▸ Selected text:

The first step in order to build one is to get some plans, or make some plans. As I've not seen any available plans for a stock ticker, this project is to document my efforts to create plans for a stock ticker, and maybe even building one.

Unfortunately there is no example of a ticker near me so I have been forced to do my reverse engineering from online photos and old patent drawings. Fortunately there are quite a few very nice photos available from the tickers that went on auction over the years. After studying the photos and researching the various patents I have a pretty good understanding of how the ticker functioned. Using that understanding, the photos and some educated guess work has allowed me to create a 3D model of a ticker in FreeCAD.

I figured out most of how the tickers worked and how they were adjusted (most but not all, but I will get to that in a little bit). The adjustments built in to the tickers is very extensive. There are adjustments for striker travel (both up and down limits), paper travel stop position, magnetic coil gaps, and capstans for adjusting spring tension for both the magnetic return strokes.

There is also adjustments for the reset/sync stop. The addition of the sync stop arm and its associated screw is a beautiful bit of engineering. In simple terms it allows the various ticker connected to the same loop to be synchronized by the simple expedient of advancing the letter and number wheel ratchet more than approximately 75 steps (2 1/2 full turns) with out striking a character.

▸ Work task 1: In the stock ticker text, copy the passage between "I figured out" and "magnetic return strokes.", inclusive.
▸ Work task 2:
Answer these questions from the stock ticker text:
(a) What two sources did the writer use for the reverse engineering?
(b) In what program was the 3D model of the ticker made?
(c) By roughly how many steps must the letter and number wheel ratchet be advanced without striking a character to synchronize the tickers?

▸ Data section:
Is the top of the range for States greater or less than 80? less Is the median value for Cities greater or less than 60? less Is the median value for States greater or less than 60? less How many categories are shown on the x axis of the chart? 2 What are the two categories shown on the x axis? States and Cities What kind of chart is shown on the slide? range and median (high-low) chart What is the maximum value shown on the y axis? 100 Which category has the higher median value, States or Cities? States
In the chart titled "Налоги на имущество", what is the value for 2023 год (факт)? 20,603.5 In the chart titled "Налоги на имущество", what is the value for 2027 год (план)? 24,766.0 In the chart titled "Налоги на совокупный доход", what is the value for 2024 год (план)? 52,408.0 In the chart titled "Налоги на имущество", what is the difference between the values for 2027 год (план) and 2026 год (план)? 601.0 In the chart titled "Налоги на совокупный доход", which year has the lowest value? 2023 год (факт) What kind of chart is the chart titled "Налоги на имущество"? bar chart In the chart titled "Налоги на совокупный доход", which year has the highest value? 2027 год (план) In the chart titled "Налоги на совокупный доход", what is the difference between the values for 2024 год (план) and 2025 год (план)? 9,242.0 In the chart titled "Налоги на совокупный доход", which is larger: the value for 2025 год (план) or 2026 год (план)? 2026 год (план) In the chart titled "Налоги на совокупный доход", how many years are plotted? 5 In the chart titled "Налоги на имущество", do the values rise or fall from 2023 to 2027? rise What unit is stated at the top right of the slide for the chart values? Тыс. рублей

▸ Written solution 1:
I figured out most of how the tickers worked and how they were adjusted (most but not all, but I will get to that in a little bit). The adjustments built in to the tickers is very extensive. There are adjustments for striker travel (both up and down limits), paper travel stop position, magnetic coil gaps, and capstans for adjusting spring tension for both the magnetic return strokes.

▸ Written solution 2:
(a) Online photos and old patent drawings
(b) FreeCAD
(c) More than approximately 75 steps (2 1/2 full turns)